» Tarefas
[1] Segundo o texto extraído, que tipo de tentativa de transformação social tenderá ao fracasso?
[2] Informe cada linha das entradas em que aparece a palavra "these".

Para Pensar o Feminino

Como dizemos sempre, qualquer tentativa de transformação social que desconsidere a necessidade de uma revolução individual efetiva tenderá ao fracasso. Enquanto seres sociais, acabamos por institucionalizar e internalizar as normas sociais sancionadas pela coletividade. Nesse sentido, precisamos questionar tudo o que nos parece óbvio se pretendemos realmente romper com a sociedade capitalista pois são as nossas atitudes cotidianas que mantém a engrenagem social e econômica à todo vapor. Consideramos que a “questão de gênero” – por falta de um nome melhor – deve inserir-se nesse contexto de uma revolução individual contra o sistema capitalista e à favor de uma nova sociabilidade fundamentada em um indivíduo portador de uma individualidade que signifique ser mais que apenas um consumidor de produtos e que ultrapasse, dentre outros, os limites estabelecidos pelas determinações do masculino e do feminino.

» Trechos das entradas
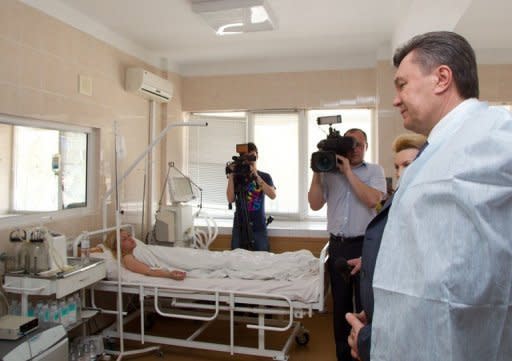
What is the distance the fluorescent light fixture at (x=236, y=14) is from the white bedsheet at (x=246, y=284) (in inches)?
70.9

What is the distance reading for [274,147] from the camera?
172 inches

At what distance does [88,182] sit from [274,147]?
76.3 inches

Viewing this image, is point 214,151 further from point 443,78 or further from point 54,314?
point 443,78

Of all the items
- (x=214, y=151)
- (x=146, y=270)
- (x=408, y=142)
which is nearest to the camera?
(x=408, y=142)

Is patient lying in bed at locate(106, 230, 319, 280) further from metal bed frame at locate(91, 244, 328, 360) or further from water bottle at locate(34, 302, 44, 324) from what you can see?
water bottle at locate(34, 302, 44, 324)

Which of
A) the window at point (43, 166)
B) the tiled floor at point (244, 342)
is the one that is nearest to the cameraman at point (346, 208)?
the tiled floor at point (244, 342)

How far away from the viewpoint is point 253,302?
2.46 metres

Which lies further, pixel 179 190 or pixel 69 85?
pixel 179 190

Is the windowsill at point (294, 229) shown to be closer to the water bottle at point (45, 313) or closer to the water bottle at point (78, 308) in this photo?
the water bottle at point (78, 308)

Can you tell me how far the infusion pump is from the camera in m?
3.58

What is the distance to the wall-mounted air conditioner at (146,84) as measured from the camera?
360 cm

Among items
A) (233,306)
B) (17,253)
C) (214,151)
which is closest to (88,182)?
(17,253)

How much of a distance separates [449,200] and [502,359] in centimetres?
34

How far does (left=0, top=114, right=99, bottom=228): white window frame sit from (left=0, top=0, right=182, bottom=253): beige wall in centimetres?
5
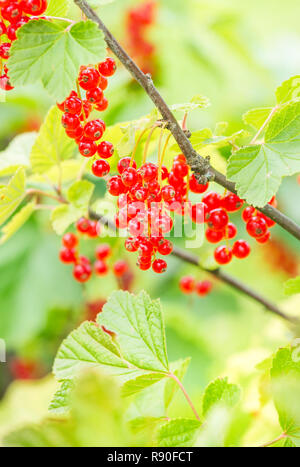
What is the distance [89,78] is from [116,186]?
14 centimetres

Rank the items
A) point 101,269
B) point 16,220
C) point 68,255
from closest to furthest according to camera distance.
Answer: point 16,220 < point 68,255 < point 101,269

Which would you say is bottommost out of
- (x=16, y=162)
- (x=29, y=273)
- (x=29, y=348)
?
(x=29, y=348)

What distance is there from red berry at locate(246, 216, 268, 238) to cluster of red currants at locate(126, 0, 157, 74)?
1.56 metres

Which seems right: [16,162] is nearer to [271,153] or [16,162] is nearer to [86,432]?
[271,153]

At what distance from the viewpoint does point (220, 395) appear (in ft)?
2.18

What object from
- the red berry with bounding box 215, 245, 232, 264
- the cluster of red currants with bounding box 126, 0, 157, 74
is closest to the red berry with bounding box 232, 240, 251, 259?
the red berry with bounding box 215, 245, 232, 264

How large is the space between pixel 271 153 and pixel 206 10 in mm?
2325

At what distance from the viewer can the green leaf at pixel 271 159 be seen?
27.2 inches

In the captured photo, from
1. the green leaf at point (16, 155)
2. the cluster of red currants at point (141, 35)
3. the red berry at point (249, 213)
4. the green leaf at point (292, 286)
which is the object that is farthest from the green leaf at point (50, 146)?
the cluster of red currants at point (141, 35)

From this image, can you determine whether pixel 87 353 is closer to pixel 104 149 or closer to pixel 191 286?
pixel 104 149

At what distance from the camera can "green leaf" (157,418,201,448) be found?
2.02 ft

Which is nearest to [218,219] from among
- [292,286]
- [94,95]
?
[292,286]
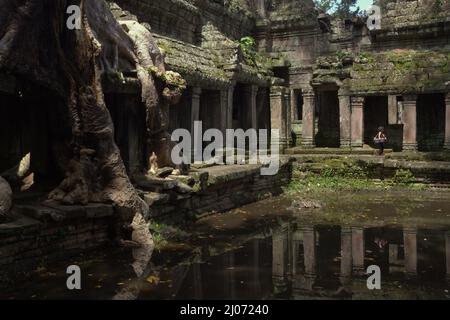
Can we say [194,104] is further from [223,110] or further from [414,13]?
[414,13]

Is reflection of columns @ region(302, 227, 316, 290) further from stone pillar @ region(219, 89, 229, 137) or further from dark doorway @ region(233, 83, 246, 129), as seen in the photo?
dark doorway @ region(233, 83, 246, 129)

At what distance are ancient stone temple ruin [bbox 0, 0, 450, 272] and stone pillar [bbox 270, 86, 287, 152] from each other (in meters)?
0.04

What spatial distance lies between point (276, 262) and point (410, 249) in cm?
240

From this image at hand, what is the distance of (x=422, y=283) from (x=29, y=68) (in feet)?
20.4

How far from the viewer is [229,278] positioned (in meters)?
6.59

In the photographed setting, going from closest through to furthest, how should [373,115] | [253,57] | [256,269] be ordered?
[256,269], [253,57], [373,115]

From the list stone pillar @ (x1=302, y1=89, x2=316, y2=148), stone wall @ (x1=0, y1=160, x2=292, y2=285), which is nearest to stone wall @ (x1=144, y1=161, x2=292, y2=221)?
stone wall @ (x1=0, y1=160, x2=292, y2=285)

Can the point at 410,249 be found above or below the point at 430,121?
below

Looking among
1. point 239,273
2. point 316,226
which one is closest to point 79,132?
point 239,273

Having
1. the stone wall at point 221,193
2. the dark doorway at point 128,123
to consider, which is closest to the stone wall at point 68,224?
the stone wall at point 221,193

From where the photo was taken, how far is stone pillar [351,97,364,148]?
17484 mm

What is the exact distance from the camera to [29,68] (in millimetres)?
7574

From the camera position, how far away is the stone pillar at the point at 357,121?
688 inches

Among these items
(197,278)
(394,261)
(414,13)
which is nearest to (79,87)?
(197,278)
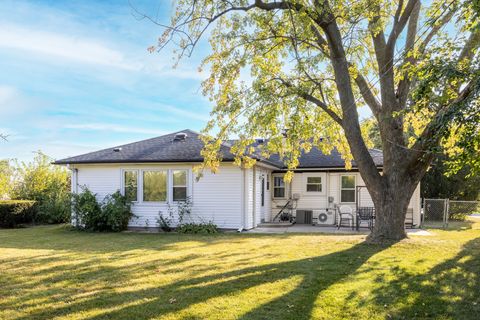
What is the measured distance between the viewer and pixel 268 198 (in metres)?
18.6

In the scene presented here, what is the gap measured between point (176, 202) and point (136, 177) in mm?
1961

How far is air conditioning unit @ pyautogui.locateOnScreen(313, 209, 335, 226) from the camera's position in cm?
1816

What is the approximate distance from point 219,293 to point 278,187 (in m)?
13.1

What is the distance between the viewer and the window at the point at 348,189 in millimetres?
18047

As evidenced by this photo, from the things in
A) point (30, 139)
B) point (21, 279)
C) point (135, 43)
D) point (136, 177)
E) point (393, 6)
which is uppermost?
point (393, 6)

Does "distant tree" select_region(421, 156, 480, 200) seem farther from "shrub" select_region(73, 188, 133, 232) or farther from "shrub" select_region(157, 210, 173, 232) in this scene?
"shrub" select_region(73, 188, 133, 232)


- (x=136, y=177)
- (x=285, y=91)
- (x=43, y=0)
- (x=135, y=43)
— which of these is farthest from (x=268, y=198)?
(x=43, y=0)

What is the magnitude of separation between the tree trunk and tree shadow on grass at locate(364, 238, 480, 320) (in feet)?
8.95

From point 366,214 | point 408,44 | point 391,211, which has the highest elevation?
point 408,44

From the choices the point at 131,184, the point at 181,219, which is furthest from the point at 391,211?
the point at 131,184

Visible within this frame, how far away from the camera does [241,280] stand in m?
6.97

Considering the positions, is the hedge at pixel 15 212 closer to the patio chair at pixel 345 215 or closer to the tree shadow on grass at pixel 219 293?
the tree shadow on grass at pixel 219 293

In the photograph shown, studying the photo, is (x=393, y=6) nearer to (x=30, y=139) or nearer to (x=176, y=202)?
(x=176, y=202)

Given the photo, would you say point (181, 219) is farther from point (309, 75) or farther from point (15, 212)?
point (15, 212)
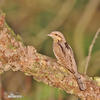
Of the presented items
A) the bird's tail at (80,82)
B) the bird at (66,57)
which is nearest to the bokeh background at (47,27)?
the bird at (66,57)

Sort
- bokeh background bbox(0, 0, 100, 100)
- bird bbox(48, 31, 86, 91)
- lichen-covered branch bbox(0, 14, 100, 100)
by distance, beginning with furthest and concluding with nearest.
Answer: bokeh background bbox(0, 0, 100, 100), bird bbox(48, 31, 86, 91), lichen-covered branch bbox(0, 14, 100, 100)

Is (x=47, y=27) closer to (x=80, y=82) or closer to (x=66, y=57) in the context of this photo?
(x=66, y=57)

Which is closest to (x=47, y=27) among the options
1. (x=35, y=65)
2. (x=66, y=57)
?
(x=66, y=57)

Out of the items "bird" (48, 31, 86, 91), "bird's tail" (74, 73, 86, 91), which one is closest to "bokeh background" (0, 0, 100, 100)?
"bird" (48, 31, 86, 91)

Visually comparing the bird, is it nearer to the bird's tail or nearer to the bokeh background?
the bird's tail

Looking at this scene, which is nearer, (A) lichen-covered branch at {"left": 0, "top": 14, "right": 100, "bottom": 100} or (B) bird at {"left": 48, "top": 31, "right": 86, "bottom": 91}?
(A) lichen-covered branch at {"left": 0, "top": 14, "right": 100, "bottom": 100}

» Lista de respostas
[1] Qualquer tentativa que desconsidere a necessidade de uma revolução individual efetiva.

[2]
Among these items
— which of these is farthest from (x=268, y=198)?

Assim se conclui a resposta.